View all search views and their status:
```
SHOW SEARCH VIEW STATUS;
```

View the definition of a specific search view:

SHOW CREATE SEARCH VIEW view_test;

Output:

+-----------+------------------------------------------------------+
| View Name | Create Search View                                   |
+-----------+------------------------------------------------------+
| view_test | CREATE SEARCH VIEW view_test AS SELECT * FROM db1.t1 |
+-----------+------------------------------------------------------+

Modify a search view

To change synchronization logic—such as adding a new field or updating a query condition—use a "new index + new search view" approach to avoid affecting running queries.

Create a new search view that synchronizes data to a new PolarSearch index.
Run SHOW SEARCH VIEW STATUS and wait until the synchronization latency for the new view drops to 0–1 seconds.
Switch your business queries from the old index to the new one.
Drop the old search view.

For details on how DDL changes to a source table affect a search view, see DDL Change Rules and Practices.

Drop a search view

Important

Dropping a search view stops data synchronization and cleans up related resources, but does not delete the index data in PolarSearch. This operation cannot be undone—confirm the consequences before proceeding.

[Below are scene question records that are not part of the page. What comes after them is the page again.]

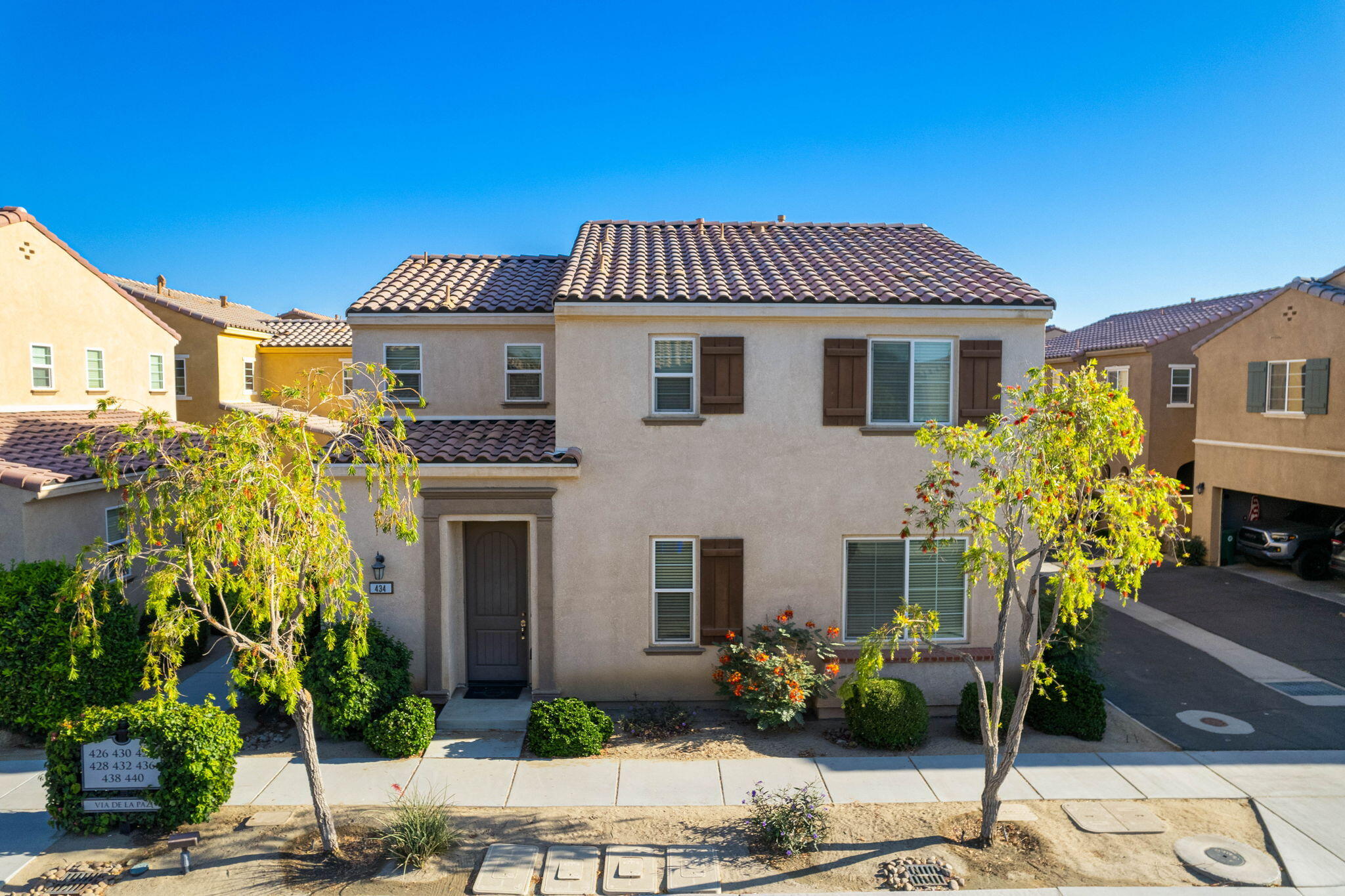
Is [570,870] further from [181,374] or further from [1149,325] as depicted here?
[1149,325]

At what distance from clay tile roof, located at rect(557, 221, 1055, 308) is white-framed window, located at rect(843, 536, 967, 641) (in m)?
3.54

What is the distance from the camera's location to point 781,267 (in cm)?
1273

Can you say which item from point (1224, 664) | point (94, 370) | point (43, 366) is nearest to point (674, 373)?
point (1224, 664)

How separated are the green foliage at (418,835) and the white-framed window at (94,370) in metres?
13.5

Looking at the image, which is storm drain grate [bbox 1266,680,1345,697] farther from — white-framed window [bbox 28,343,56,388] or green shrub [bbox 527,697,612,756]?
white-framed window [bbox 28,343,56,388]

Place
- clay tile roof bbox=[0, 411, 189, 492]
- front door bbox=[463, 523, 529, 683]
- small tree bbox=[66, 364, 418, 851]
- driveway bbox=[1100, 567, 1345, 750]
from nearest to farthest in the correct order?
small tree bbox=[66, 364, 418, 851]
driveway bbox=[1100, 567, 1345, 750]
clay tile roof bbox=[0, 411, 189, 492]
front door bbox=[463, 523, 529, 683]

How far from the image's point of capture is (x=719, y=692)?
36.7 feet

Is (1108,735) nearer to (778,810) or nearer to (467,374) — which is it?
(778,810)

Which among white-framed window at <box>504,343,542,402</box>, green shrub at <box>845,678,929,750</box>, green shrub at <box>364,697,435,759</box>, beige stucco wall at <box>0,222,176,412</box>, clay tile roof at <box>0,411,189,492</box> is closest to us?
green shrub at <box>364,697,435,759</box>

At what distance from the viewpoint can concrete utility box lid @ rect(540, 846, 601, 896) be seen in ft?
23.5

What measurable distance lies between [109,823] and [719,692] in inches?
280

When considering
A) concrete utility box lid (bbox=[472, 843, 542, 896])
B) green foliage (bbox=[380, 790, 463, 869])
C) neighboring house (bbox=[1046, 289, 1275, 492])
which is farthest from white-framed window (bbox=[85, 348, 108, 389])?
neighboring house (bbox=[1046, 289, 1275, 492])

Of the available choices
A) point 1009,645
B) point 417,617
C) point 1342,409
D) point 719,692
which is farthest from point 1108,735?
point 1342,409

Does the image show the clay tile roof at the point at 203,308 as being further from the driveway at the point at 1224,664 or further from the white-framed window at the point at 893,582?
the driveway at the point at 1224,664
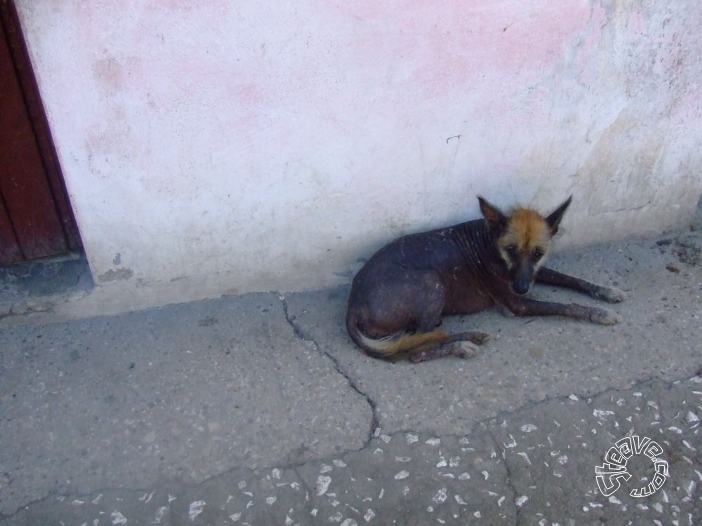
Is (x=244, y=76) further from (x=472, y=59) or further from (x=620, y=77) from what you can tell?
(x=620, y=77)

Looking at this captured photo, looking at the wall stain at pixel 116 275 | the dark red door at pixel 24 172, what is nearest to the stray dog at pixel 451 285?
the wall stain at pixel 116 275

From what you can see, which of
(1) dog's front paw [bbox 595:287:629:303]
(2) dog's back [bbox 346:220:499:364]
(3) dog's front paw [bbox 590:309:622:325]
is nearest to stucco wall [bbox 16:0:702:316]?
(2) dog's back [bbox 346:220:499:364]

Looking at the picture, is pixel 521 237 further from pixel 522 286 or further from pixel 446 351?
pixel 446 351

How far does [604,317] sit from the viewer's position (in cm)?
369

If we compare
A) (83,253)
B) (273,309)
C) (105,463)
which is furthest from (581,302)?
(83,253)

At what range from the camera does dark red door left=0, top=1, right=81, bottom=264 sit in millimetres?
3188

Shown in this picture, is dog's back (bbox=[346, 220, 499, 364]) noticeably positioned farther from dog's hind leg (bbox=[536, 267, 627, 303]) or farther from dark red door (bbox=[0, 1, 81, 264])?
dark red door (bbox=[0, 1, 81, 264])

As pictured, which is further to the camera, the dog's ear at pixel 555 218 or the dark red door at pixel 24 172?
the dog's ear at pixel 555 218

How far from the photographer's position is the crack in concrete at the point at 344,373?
3.10 m

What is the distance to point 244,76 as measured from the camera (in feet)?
10.5

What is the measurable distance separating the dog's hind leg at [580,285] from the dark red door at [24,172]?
9.83 feet

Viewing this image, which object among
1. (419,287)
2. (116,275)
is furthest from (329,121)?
(116,275)

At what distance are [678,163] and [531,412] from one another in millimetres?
2134

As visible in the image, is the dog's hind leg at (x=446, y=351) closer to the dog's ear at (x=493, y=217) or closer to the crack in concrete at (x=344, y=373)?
the crack in concrete at (x=344, y=373)
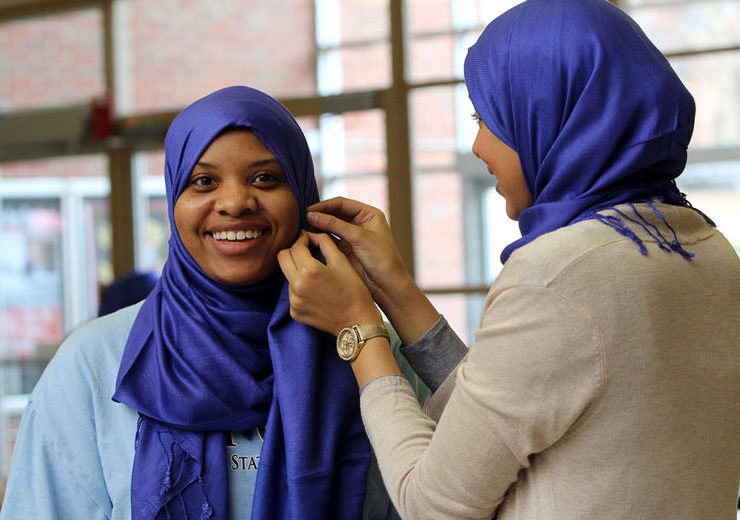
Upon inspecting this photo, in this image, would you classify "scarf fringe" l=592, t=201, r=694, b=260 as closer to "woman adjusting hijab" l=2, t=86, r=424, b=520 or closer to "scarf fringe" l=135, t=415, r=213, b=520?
"woman adjusting hijab" l=2, t=86, r=424, b=520

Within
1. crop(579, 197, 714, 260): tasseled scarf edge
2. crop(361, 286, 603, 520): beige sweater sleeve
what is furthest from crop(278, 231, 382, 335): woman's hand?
crop(579, 197, 714, 260): tasseled scarf edge

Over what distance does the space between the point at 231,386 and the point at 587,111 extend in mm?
689

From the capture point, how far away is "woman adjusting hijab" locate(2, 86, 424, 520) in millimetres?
1360

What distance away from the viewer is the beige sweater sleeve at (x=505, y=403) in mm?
979

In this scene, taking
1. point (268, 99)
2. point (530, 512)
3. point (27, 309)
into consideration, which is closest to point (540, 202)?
point (530, 512)

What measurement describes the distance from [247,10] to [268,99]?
2.87 meters

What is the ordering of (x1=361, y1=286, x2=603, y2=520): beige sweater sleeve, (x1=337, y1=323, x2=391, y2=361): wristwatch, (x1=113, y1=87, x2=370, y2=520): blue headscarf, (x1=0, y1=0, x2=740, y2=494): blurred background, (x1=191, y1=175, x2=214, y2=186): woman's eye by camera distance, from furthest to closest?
1. (x1=0, y1=0, x2=740, y2=494): blurred background
2. (x1=191, y1=175, x2=214, y2=186): woman's eye
3. (x1=113, y1=87, x2=370, y2=520): blue headscarf
4. (x1=337, y1=323, x2=391, y2=361): wristwatch
5. (x1=361, y1=286, x2=603, y2=520): beige sweater sleeve

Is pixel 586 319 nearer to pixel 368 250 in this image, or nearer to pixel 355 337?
pixel 355 337

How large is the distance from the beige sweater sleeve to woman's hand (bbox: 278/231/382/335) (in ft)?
0.89

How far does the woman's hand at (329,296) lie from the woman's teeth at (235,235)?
0.13 meters

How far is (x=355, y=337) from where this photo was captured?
49.8 inches

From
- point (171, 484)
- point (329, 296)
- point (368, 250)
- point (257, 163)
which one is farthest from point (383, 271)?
point (171, 484)

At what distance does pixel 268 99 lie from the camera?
1531 millimetres

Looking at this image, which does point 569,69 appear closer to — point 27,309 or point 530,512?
point 530,512
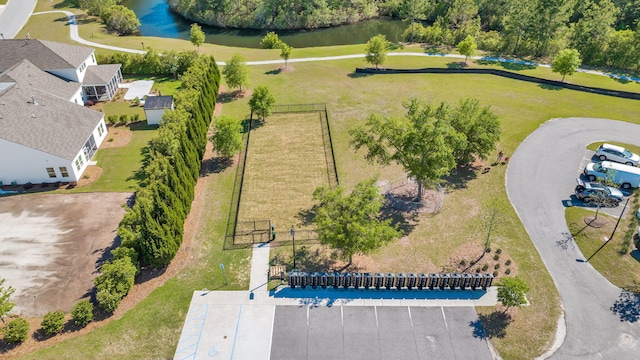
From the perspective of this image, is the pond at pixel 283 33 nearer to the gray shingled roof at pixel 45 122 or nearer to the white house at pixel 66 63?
the white house at pixel 66 63

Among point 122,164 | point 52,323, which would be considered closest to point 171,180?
point 122,164

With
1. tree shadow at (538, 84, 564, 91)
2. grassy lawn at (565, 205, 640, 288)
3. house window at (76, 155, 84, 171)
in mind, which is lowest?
grassy lawn at (565, 205, 640, 288)

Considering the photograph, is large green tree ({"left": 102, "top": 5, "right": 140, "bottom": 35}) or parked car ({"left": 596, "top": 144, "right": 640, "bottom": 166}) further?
large green tree ({"left": 102, "top": 5, "right": 140, "bottom": 35})

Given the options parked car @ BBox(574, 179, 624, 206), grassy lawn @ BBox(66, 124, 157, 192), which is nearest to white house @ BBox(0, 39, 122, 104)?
grassy lawn @ BBox(66, 124, 157, 192)

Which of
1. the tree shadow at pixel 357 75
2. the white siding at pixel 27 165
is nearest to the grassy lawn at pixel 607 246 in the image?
the tree shadow at pixel 357 75

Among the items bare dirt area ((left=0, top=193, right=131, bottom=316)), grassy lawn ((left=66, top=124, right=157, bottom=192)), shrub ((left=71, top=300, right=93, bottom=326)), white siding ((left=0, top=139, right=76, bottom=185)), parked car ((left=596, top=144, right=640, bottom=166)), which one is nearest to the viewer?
shrub ((left=71, top=300, right=93, bottom=326))

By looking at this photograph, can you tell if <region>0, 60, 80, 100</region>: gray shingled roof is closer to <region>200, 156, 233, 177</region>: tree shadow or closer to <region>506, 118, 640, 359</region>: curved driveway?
<region>200, 156, 233, 177</region>: tree shadow
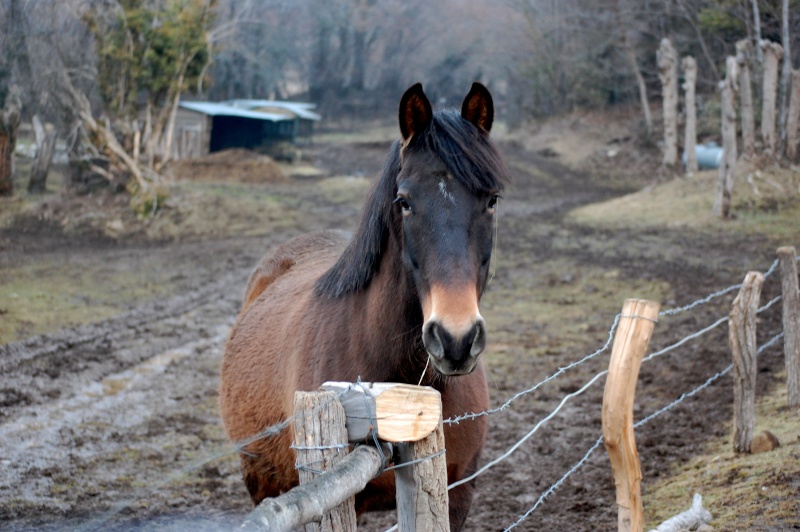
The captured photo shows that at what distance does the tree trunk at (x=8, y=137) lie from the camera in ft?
52.6

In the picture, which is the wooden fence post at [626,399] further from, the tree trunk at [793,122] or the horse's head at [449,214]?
the tree trunk at [793,122]

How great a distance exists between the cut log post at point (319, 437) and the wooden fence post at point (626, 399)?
1040 millimetres

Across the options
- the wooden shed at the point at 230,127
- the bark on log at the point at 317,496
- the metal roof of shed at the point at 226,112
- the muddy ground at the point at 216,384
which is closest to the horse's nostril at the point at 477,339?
the bark on log at the point at 317,496

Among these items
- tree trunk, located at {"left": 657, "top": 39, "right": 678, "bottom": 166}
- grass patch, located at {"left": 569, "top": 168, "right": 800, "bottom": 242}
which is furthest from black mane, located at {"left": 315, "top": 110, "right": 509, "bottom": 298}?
tree trunk, located at {"left": 657, "top": 39, "right": 678, "bottom": 166}

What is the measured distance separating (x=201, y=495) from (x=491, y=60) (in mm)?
41919

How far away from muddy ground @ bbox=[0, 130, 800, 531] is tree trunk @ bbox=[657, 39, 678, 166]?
7.10 m

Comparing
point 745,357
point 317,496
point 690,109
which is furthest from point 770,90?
point 317,496

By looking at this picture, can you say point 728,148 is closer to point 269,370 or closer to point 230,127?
point 269,370

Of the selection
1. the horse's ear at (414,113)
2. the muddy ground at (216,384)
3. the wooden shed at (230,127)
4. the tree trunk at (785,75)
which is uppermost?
the tree trunk at (785,75)

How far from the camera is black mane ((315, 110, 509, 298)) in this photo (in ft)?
7.93

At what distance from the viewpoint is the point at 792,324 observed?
500 centimetres

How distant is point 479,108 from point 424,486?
1.39 meters

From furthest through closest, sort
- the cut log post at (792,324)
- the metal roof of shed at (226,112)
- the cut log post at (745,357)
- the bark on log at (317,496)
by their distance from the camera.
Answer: the metal roof of shed at (226,112)
the cut log post at (792,324)
the cut log post at (745,357)
the bark on log at (317,496)

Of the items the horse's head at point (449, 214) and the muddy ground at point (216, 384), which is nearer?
the horse's head at point (449, 214)
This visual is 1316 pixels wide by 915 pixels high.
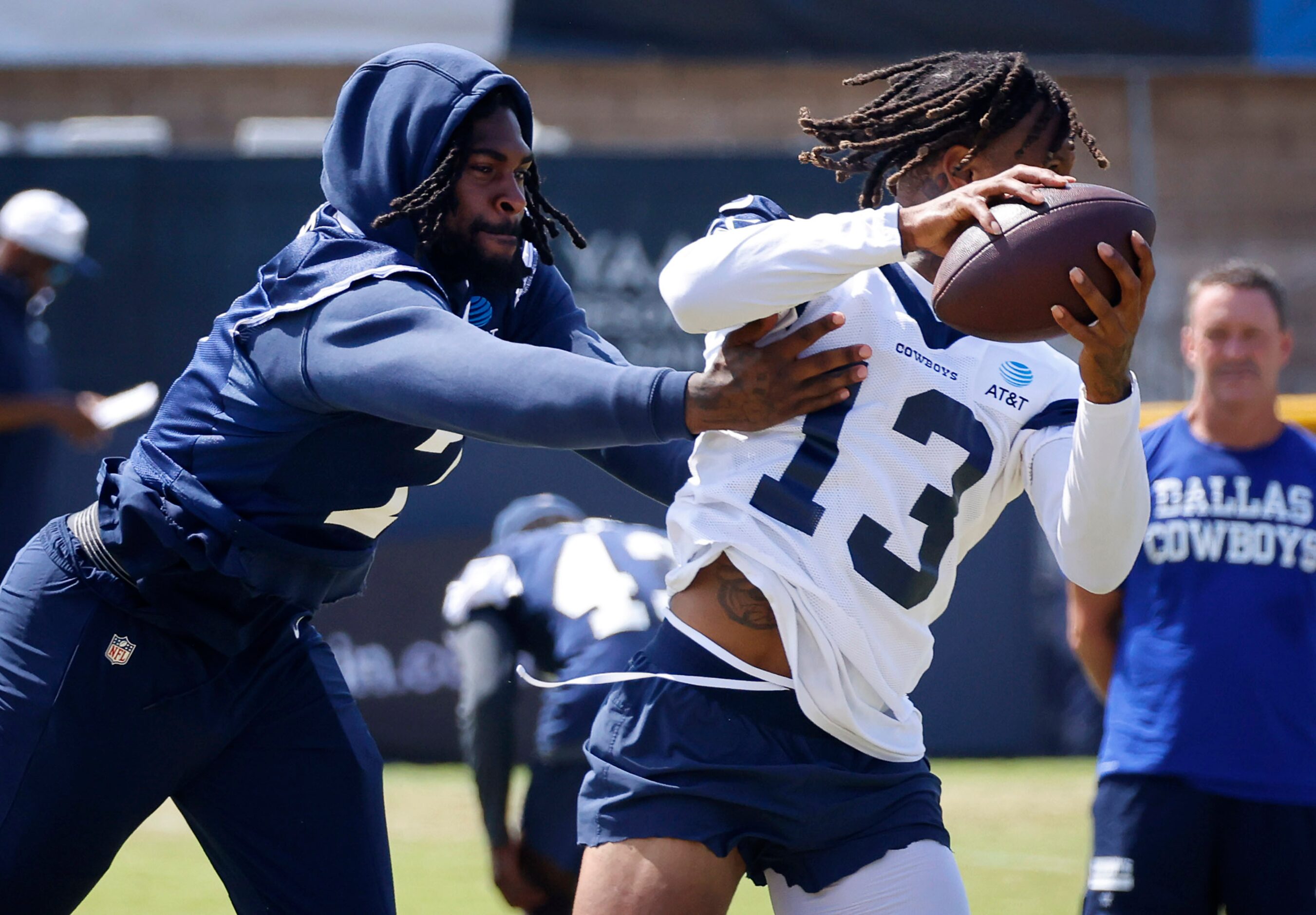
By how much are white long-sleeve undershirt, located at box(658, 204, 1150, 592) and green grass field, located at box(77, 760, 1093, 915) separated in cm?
299

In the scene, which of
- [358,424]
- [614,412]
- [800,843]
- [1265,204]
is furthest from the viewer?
[1265,204]

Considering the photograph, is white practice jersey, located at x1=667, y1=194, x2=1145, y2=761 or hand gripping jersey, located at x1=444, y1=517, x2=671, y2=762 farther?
hand gripping jersey, located at x1=444, y1=517, x2=671, y2=762

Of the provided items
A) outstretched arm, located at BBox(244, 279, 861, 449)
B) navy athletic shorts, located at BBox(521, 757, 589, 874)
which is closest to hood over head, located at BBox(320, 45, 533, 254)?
outstretched arm, located at BBox(244, 279, 861, 449)

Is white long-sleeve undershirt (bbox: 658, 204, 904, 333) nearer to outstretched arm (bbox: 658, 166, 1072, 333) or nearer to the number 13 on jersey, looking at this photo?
outstretched arm (bbox: 658, 166, 1072, 333)

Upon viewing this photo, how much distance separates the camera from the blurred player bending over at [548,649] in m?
3.91

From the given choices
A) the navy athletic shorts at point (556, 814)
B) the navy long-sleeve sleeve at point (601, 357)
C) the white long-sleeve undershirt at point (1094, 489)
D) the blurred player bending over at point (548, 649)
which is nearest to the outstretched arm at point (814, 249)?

DROP SEARCH VIEW view_name;

State transitions when dropping:

`active`: Changes to dropping first, then to dropped after resources are cleaned up.
`dropped`: All information is permanently deleted.
Other states: Dropping is not supported.

ETL stored procedure (sync_by_sql)

For complex transformations, aggregations, or computations not covered by search views, use dbms_etl.sync_by_sql to define synchronization logic with Flink SQL-compatible syntax.

Create a synchronization link

Important

Do not hard-code passwords in SQL statements. The example below shows the syntax structure only. In production, use a secrets management solution instead of plaintext passwords.

Syntax

CALL dbms_etl.sync_by_sql("search", "<sync_sql>");

The system automatically substitutes the following placeholders in <sync_sql>. You only need to write the SQL using these fixed placeholders—no manual connection configuration required.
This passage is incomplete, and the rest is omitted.